In another short story, “Zero Hour”, 7-year old Mink and her friends appear to be innocently engrossed in their new game, Invasion, but are in fact involved in a plot to annihilate the grown-ups with the help of an extraterrestrial invader. Although the parents are left with clear warning signs of their impending doom, they refuse to take the behavior of their children seriously. Bradbury criticizes this parental ignorance not only to warn of its deadly consequences, but to emphasize the necessity of maintaining control over our inherent duality. If not carefully controlled, thoughts of evil can quickly manifest into deadly situations. By depicting seemingly normal children who act upon their desire for evil, Bradbury reiterates that the opposing forces of good and evil are not only ever-present, but existent in man from birth. By suggesting that the children’s seemingly innocent act of destruction are in fact purposeful acts of evil, Bradbury also reveals a pivotal observation of human nature: rather than being an acquired characteristic, duality is an inescapable trait of all men.
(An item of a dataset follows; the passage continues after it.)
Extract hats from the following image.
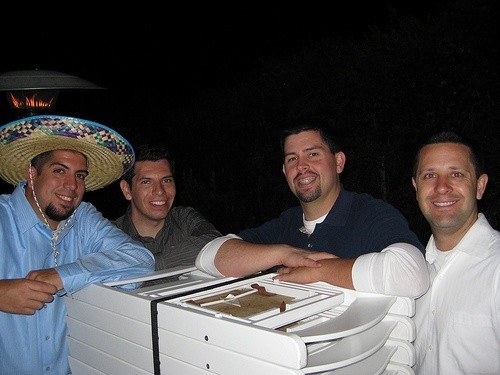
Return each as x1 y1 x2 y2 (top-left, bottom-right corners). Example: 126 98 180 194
0 116 135 192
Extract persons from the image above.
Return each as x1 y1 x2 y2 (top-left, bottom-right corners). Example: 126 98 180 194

In “The Town Where No One Got Off”, a passenger on a train decides to get off at an unknown stop where he finds an old man to be waiting for him. When each man learns that he is the victim of the other’s murder plot, the fear of death causes each of them to walk away. In an exchange between the two men, the old man remarks “We all do. It’s normal enough to hate, ain’t it, and not only hate but, while we don’t talk about it, don’t we sometimes want to hit people who hurt us, even kill them? … everybody’d like to do one killin’ in his life, to sort of work off that big load of stuff, all those killin’s in his mind he never did have the guts to do.” (55)
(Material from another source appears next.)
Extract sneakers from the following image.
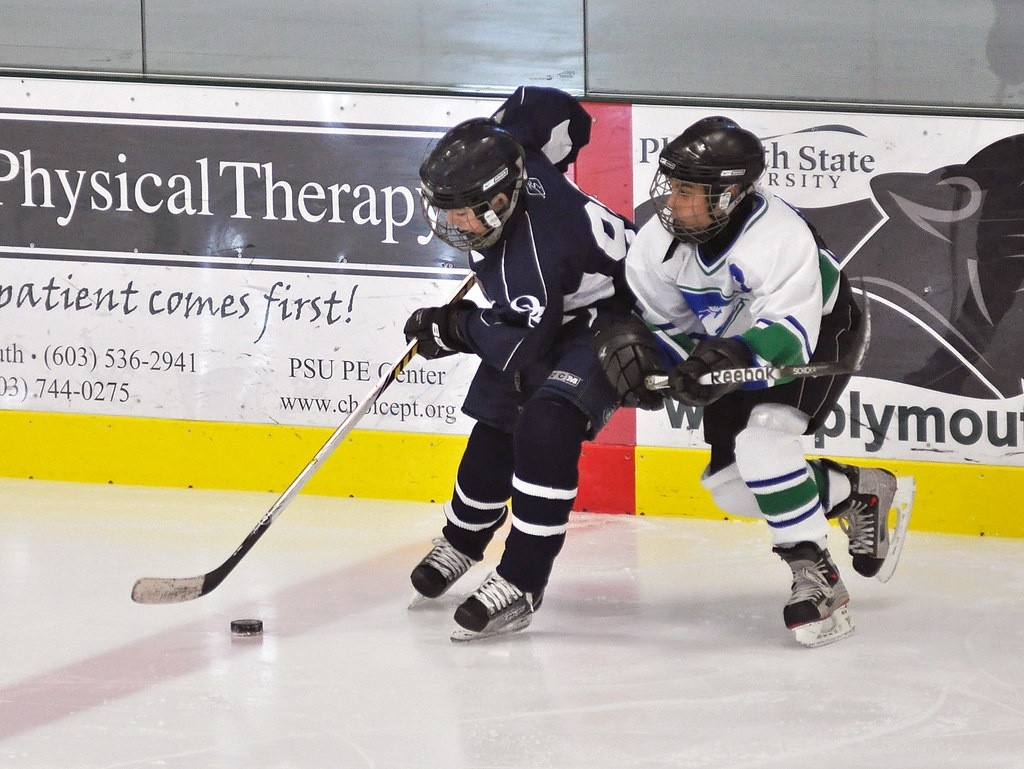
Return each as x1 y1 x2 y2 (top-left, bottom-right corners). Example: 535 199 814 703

Because Bradbury does not develop the two men into dynamic and nuanced characters, they are able to serve as a representation of the ‘common man’. In doing so, Bradbury unmasks the inherent nature of duality and illustrates that no man is exempt from the allure of evil despite his or society’s greatest attempts to suppress it. Although both men in the story yearn to evade their sinful desires, they both come to the realization that simply disregarding thoughts of evil does not get rid of them. A lifetime of repressed anger and hatred has evidently manifested into the fervent desire to kill, rendering it nearly impossible for both men to overcome these desires with acts of ‘good’. However, Bradbury’s true purpose in narrating this short story is to emphasize that humans are incapable of suppressing their basest desires for evil, and just as the two men make the decision to walk away from each other, we must control our duality not by ignoring, but by conquering our innate evilness with good deeds.